If people are just another part of the system, then who’s to say constructing massive cities, designing virtual worlds, dumping chemicals and sewage into rivers, or chopping down trees is anything other than natural selection working towards its logical end? If everything is Gaia, aren’t we Gaia too?
Of course, we all agree that people shouldn’t do things like dump chemicals in rivers. But that’s only true if we are qualitatively different from—and responsible for—the natural world. Otherwise, it’s just nature conquering nature, which nature always does. There needs to be a true and distinguishable “we” in this scenario, something Gaia theory can’t account for. Christianity can.
In fact, Christianity gives us a grounding for every belief Gaia theory proposes but doesn’t have grounding for.
For one thing, the Christian story bases its entire existence on a potentially falsifiable event: the resurrection of Jesus. That gives an evidence test that New Age philosophies can’t match. If Jesus rose from the dead, the whole thing is true. If Jesus didn’t, as the Apostle Paul says in 1 Corinthians 15, then the whole thing is nonsense.
Secondly, Christianity can explain the mind behind the cosmos: the infinitely wise, infinitely just Creator who made this world and cares what happens to it. It’s not just blind forces of nature telling us to check ourselves, or illusions of physicality based on some kind of divine spirit. We have a Heavenly Father, the divine source of personhood.
Third, Christianity tells us who we are, how we fit into the full story. We are special stewards of creation, capable of massive amounts of good and evil. We’re made in the image of God with a divinely ordained job to do: Cultivate the created world.

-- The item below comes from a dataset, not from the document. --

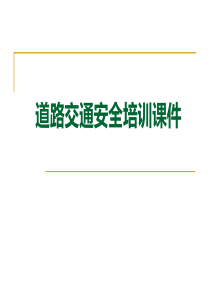 道路交通安全培训课件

The thing Christianity doesn’t do is subject people to is a constant dread of Mother Earth viewing us as parasites. One could easily ask a believer in Gaia theory: How many humans are too much? Would Gaia be satisfied with pre-industrial levels or only with the eradication of every last person? Is somewhere in the middle okay? Who’s to say?
Of course, we’ll never know. But we get the sense Gaia is a capricious master, at least as brutal as what Tennyson famously labeled “nature, red in tooth and claw.”
My advice for would-be panpsychists is this: Ditch Gaia. Look at Jesus: Earth’s creator, gardener, redeemer.